05 活動報告

2016.04.14

2015 American Society for Cell Biology (ASCB) Annual Meetingにて中村聡君が研究成果を発表しました

2015年12月14日に米国サンディエゴで開催された2015 American Society for Cell Biology (ASCB) Annual Meetingにて、5年生(発表時)の中村聡君が研究成果のポスター発表を行いました。発表題目は「KIF11 is involved in the formation of tight junction in renal tubular epithelial cells」です。

  • 活動報告写真(1)

2016.05.09

中村聡君の2015 American Society for Cell Biology (ASCB) Annual Meeting体験記を追加

American Society for Cell Biology (ASCB) Annual Meeting2015体験記

2015年12月11日(金)~17日(木)にかけてアメリカ合衆国、カリフォルニア州サンディエゴにて開催された米国細胞生物学会(American Society for Cell Biology 2015 Meeting)の学生によるCompetitionと専門の先生なども参加する一般のポスターセッションに参加し、主に物質を運ぶ機能を持つとして知られているキネシンのうちの一つであるKIF11が、腎臓の尿細管、膵臓や肝臓の細胞と細胞の接着に関わることを初めて発見したことを発表しました。

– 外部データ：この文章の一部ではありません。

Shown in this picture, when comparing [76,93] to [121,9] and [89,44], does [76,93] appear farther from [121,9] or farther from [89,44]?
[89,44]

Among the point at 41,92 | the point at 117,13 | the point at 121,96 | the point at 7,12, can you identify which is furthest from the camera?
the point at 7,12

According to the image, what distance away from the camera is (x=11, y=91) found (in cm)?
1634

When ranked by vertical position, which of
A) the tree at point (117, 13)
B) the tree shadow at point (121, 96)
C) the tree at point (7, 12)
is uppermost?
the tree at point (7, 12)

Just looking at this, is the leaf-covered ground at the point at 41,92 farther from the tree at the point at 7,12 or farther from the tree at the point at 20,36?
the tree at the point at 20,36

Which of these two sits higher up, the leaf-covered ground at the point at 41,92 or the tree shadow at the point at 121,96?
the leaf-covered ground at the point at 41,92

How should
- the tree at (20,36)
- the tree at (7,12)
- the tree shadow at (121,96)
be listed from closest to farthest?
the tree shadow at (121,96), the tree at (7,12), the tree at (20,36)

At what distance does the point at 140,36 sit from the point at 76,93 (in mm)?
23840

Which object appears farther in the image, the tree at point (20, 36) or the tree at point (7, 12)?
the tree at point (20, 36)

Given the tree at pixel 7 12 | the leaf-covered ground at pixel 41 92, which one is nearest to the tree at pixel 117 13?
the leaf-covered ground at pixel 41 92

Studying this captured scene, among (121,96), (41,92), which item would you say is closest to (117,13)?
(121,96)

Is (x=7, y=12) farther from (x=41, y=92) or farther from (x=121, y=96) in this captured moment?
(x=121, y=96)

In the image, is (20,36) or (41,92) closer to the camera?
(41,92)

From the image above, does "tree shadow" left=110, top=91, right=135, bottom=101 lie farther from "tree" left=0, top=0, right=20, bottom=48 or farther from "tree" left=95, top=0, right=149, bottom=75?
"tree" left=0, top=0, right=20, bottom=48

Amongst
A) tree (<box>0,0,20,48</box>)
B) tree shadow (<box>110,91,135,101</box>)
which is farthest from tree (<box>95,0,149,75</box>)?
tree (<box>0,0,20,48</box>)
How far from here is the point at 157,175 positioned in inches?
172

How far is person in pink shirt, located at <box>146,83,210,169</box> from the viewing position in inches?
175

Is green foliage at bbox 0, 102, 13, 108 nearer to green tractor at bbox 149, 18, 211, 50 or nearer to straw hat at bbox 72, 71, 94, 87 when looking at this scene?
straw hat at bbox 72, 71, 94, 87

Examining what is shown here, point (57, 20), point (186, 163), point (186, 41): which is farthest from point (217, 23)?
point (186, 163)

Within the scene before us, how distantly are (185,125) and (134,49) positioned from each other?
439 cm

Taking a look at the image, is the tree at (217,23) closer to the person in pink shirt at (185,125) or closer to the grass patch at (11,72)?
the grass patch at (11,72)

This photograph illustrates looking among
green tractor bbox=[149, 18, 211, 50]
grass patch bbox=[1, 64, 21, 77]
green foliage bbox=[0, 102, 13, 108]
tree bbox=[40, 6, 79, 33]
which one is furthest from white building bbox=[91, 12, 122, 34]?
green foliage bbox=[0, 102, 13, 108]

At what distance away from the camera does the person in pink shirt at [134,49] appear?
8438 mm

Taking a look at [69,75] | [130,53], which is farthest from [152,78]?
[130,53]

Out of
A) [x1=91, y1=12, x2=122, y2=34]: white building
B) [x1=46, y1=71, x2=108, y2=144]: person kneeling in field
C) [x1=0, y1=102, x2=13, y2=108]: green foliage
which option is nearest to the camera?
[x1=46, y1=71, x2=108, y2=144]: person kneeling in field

どちらの発表でも先生の助けなく英語で質問され続け、英語で答えなければならないという日本人にとっては辛い発表でした。日本語であればかろうじてできる自信はあったものの、自分の英語能力で対応できるか不安でした。
しかし研究室の先生の下でのたくさんの英語論文を読んだり、発表練習をしたり、直前に英語の先生に特訓して頂いたお陰で、必要な事を発表し質疑応答も何とかこなせました。英語の質問も口頭で答えられない可能性を考えて常に小さなメモ用のノートとペンを持って発表し、工夫できそうなことはなるべく工夫したまさに総力戦でした。(実は写真の左手にはノートとペンを持っています)

最終的には審査員や研究者の方々に「君は、大学院は日本ではなく海外に行くべきだ」などと褒めて頂けました。3年生の時に参加した日本解剖学会総会での発表が終わった後、今回の学会を目標に土日や長期休暇を返上して研究してデータをまとめたりしていたので、努力は報われると実感できました。

一学生である私にこの様な発表の機会を下さった基礎研究医養成プログラムの方々、一昨年の基礎ゼミから今回の学会まで何もできない状況から発表として成り立つまでポスターの製作の指導をして下さった解剖学・生体科学講座の栗原秀剛先生にこの場をお借りしてお礼申し上げます。

~後輩たちへ~

先生が私によく言って下さる言葉で「環境が自分を変える」という言葉があります。自分をより厳しい環境に置いてそこで精一杯頑張っていくことで自分をより高い位置に持っていけるという事です。

私は帰国子女でも英語の成績が良いわけでも何でもないので今回英語で発表することはできても、英語の質問を聞き取り答えることは難しいと思っていました。日常会話ではなく専門用語を聞き取り専門用語で返すとか日常会話もできないのに出来るものなのかと思っていました。
しかし先生の「環境が自分を変える」という言葉を思い出して、今回の学会では担当の先生に助けてもらおうと思えば助けてもらえる一般のポスターセッションに加えて、先生の助けを一切借りることが出来ない学生によるCompetitionに参加する事に決めました。Competitionは100人以上参加し結果的には上位3人がもらえる賞には届かなかったものの自分ではできないと思っていた学会の英語での質疑応答が出来るようになりました。
やらなきゃいけない状況になると必要な対策を嫌でも考えなきゃいけなくなり人間出来るようになるものだと思います。実際私もPodcastやCDでリスニングの勉強をやらざるを得ない環境におかれ頑張れました。

「環境が自分を変える」という言葉はアメリカの学会の英語の発表に限りません。
この大学では3年生の時に基礎ゼミという研究しなければならない時期が1ヶ月あります。人によって価値観は様々なのであくまで個人的な意見として聞いてほしいのですが、この1ヵ月は選ぶ研究室によっては楽で遊べるところもあると思います。私はこの研究室選びの時にどうせ同じ1ヶ月研究やるのだったら大変なところでも得るものが大きい所に行こうと思って解剖学を選びました。その時の選択が、私がアメリカで発表していくことに繋がっています。この解剖学の研究室で学んだことは研究の仕方だけではなく、先生の学問に対する向上心や真摯な姿勢など厳しい研究室だったからこそ学べたことがたくさんあります。
後輩たちにも是非この「環境が自分を変える」という言葉も頭の片隅において自分なりの道を切り開いてほしいと思っています。